#### PASSAGE FOR REVIEW

BlackBerry has made a deal with Ford to produce software that could power the first generation of mass-market self-driving cars. The Canadian company announced yesterday that it was dedicating a team of engineers to help the car manufacturer incorporate a range of BlackBerry software — including its QNX Neutrino operating system, its Certicom security tech, and audio processing software — into future Ford cars.
Ford already uses BlackBerry’s QNX technology in its car infotainment systems, but the manufacturing giant had previously been paying Panasonic for the privilege, rather than BlackBerry itself. In addition to helping Ford utilize existing software, the new deal means BlackBerry can put itself at the center of Ford’s future plans for self-driving cars, helping the Canadian company in its stated aim of pivoting from a hardware company to a software one.

########
#### PROVIDED MATERIAL

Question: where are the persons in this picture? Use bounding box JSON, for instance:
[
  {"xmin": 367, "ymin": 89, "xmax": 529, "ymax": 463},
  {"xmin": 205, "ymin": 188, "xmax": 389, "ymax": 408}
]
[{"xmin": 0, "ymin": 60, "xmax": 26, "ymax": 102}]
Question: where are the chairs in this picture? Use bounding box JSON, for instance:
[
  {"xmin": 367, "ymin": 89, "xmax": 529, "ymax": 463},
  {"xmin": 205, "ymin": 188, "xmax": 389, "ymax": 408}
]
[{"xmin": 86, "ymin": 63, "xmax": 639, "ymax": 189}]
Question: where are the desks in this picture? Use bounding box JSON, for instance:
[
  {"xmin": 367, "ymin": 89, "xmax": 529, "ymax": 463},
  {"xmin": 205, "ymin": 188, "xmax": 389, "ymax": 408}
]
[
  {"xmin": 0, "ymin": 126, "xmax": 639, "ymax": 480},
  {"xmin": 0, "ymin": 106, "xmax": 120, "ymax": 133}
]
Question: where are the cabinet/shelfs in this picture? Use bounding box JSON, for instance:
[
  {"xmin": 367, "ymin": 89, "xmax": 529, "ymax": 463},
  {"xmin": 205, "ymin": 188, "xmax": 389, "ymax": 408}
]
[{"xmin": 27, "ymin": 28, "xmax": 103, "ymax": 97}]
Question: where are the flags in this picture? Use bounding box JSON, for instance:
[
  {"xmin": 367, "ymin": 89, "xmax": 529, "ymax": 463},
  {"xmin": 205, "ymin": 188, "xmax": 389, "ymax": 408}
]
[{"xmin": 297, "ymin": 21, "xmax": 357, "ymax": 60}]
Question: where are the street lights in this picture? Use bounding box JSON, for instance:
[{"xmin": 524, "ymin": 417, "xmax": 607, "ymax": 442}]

########

** TASKS TO COMPLETE **
**a)** From the article on the BlackBerry–Ford deal, list the BlackBerry software that the deal says will go into future Ford cars.
**b)** Using the article on the BlackBerry–Ford deal, decide whether each statement agrees with it. Answer yes or no, and quote the deciding words.
(i) Before this deal, Ford paid Panasonic instead of BlackBerry for QNX technology.
(ii) BlackBerry's stated aim is to move from being a software company to a hardware one.
(iii) BlackBerry is assigning a team of engineers to work with Ford.
**c)** Continue the article on the BlackBerry–Ford deal from its last sentence.

** EXERCISE RESPONSES **
**a)**
- QNX Neutrino operating system
- Certicom security tech
- audio processing software

**b)**
(i) Yes: "the manufacturing giant had previously been paying Panasonic for the privilege, rather than BlackBerry itself"
(ii) No: "pivoting from a hardware company to a software one"
(iii) Yes: "it was dedicating a team of engineers to help the car manufacturer"

**c)**
BlackBerry is pivoting from hardware to software
Ford has been aggressive about those plans, specifying earlier this year that it plans to be shipping 100,000 self-driving taxis a year to ride-sharing services by 2021, and selling autonomous cars to regular consumers by 2025. To that end, it’s been increasing the number of staff members it has working on autonomous vehicles from around 150 to 300, and adding another 60 self-driving cars to the 30 it already has at its Silicon Valley research campus.
BlackBerry’s days of dominating the cellphone market are long gone but the company’s QNX subsidiary is its most promising hope for future success. How Ford’s self-driving car efforts pan out is yet to be seen — companies like Google, Baidu, and Mercedes-Benz all plan to have autonomous vehicles on roads at least a year before 2021 — but the deal could help BlackBerry score similar arrangements with other manufacturers.